If the signature contains a sequence of N bits, it can be read from the marked media. In this case, the watermarking algorithm is called multi-bit watermarking. However, in the 0-bit watermarking, the detector tries to decide whether a known signature is present in the given media. In several applications, the two types can be required where the detector must verify at the first time the presence of the signature and if so, identify which message is encoded.

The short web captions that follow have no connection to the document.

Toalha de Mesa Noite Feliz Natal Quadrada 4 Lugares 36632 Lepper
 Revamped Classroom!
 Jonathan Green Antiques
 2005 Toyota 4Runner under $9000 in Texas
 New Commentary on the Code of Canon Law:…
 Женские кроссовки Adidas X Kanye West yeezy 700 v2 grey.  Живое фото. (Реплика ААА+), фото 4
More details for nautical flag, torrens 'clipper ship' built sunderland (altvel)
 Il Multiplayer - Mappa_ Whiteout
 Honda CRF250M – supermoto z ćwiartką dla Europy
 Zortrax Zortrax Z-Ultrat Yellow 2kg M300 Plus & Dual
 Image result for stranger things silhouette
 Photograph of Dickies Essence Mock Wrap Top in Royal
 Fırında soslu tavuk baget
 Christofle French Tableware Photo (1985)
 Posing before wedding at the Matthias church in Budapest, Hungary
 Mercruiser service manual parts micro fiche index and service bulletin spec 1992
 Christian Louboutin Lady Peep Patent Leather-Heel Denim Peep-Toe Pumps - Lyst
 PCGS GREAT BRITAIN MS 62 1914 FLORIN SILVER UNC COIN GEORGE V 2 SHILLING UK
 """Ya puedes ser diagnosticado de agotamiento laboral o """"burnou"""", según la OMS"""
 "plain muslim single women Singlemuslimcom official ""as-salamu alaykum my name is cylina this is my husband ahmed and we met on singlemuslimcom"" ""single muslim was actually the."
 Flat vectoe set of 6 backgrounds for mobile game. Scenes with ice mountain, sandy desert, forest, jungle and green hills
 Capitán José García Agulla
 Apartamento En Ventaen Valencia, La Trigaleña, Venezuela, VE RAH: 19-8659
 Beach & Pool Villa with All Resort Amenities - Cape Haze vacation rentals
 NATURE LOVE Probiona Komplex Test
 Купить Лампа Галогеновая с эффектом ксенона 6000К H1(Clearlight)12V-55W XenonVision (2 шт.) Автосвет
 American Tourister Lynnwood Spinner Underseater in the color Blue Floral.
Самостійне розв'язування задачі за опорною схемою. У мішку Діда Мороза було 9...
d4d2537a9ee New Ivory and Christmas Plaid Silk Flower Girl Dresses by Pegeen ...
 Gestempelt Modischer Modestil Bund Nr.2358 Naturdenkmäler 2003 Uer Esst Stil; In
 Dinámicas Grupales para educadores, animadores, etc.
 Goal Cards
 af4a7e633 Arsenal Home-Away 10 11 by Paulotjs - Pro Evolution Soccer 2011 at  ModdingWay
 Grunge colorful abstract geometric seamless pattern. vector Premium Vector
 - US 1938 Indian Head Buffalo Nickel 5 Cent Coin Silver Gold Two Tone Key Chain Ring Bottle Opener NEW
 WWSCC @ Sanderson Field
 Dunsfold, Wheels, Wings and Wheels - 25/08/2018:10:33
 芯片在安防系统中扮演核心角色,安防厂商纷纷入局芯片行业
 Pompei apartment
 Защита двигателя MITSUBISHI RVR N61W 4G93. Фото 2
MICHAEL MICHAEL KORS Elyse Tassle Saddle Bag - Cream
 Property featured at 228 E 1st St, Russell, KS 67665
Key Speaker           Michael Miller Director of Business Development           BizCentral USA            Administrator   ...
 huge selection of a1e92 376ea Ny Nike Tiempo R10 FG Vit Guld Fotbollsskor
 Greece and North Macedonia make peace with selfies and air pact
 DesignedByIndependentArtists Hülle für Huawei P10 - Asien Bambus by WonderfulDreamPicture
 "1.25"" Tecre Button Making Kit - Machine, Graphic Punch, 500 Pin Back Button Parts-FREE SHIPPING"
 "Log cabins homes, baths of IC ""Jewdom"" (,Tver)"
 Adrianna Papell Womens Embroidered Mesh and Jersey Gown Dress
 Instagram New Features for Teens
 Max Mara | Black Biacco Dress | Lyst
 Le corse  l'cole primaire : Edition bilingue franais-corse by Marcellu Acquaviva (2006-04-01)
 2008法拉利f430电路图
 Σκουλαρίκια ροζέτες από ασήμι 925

Any watermarking technique must satisfy three main requirements: invisibility, capacity, and robustness. Based on applications, these requirements evaluate the performance of watermarking systems. In the case of invisible watermarking, the market and the original content should be perceptually indistinguishable from humans. This fidelity can be evaluated qualitatively by asking a group of people to confirm the visual quality of the marked content or quantitatively by calculating several criteria. The standard criteria used to evaluate the invisibility quantitatively are the mean peak signal-to-noise ratio (MPSNR) and mean structural similarity index (MSSIM). In the case where the marked content is an image, PSNR is calculated as shown in the following equation:

$$\begin{aligned}&\displaystyle PSNR = 10\log _{10} \frac{255^{2}}{MSE} (dB) \end{aligned}$$
$$\begin{aligned}&\displaystyle MSE = \frac{1}{M \times N} \sum _{m=1}^{M} \sum _{n=1}^{N} [f(m,n) - f_{w}(m,n)]^{2} \end{aligned}$$

where M \(\times \) N is the size of the image, f and \(f_{w}\) are the original and marked images, and MSE is the mean square error between f and \(f_{w}\). In the case of a video and if the number of marked frames is K, we calculate the Mean PSNR as follows:

$$\begin{aligned} MPSNR = \frac{1}{K}\sum _{k=1}^{K} PSNR_{k} \end{aligned}$$

Despite its simplicity, PSNR or MPSNR cannot sometimes provide subjective evaluation results, so SSIM or MSSIM are introduced to evaluate visual quality of the marked image or video quality. The MSSIM is defined as follows:

$$\begin{aligned}&\displaystyle MSSIM = \frac{1}{k}\sum _{k=1}^{K} SSIM(f_{k},f_{kw}) \end{aligned}$$
$$\begin{aligned}&\displaystyle SSIM(f_{k},f_{wk})=\frac{(2 \mu _{f_{k}} \mu _{f_{kw}} + C_{1}) (2 \sigma _{f_{k}f_{kw}} + C_{2})}{(\mu _{f_{k}}^{2} + \mu _{f_{kw}}^{2} + C_{1}) (\sigma _{f_{k}}^{2} + \sigma _{f_{kw}}^{2} + C_{2})} \end{aligned}$$

where \(\mu _{f_{k}}\) and \(\mu _{f_{kw}}\) are the mean values of the original image and the marked one, respectively; \(\sigma _{f_{k}}\) and \(\sigma _{f_{kw}}\) are the variances of the original image and the marked one. \(\sigma _{f_{k}f_{kw}}\) denotes the covariance of the original image and the marked one; and \(C_{1}\) and \(C_{2}\) are two stability constants. We note that there exist watermarking techniques that are visible, but their use is limited to specific applications.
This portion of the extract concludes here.